Segment Start: Given entries
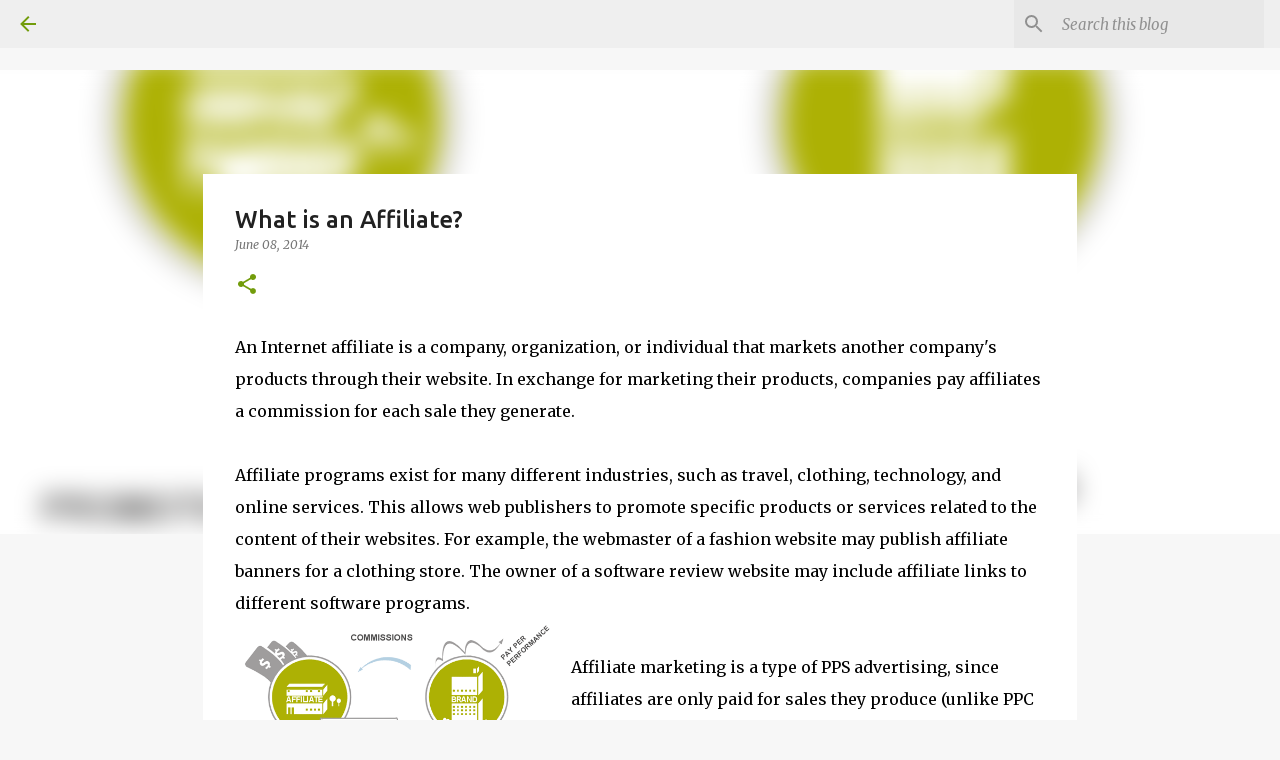

--- FILE ---
content_type: text/plain
request_url: https://www.google-analytics.com/j/collect?v=1&_v=j102&a=1241966142&t=pageview&_s=1&dl=http%3A%2F%2Fwww.pushyourrank.com%2F2014%2F06%2Fwhat-is-affiliate.html&ul=en-us%40posix&dt=What%20is%20an%20Affiliate%3F&sr=1280x720&vp=1280x720&_u=IEBAAEABAAAAACAAI~&jid=561966922&gjid=337312255&cid=322895357.1768814463&tid=UA-45185535-3&_gid=1180232981.1768814463&_r=1&_slc=1&z=914338538
body_size: -450
content:
2,cG-DCZ360FVTX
Segment End: Given entries
Repeat the records above exactly, omitting every picture.

--- FILE ---
content_type: text/plain
request_url: https://www.google-analytics.com/j/collect?v=1&_v=j102&a=1241966142&t=pageview&_s=1&dl=http%3A%2F%2Fwww.pushyourrank.com%2F2014%2F06%2Fwhat-is-affiliate.html&ul=en-us%40posix&dt=What%20is%20an%20Affiliate%3F&sr=1280x720&vp=1280x720&_u=IEBAAEABAAAAACAAI~&jid=561966922&gjid=337312255&cid=322895357.1768814463&tid=UA-45185535-3&_gid=1180232981.1768814463&_r=1&_slc=1&z=914338538
body_size: -450
content:
2,cG-DCZ360FVTX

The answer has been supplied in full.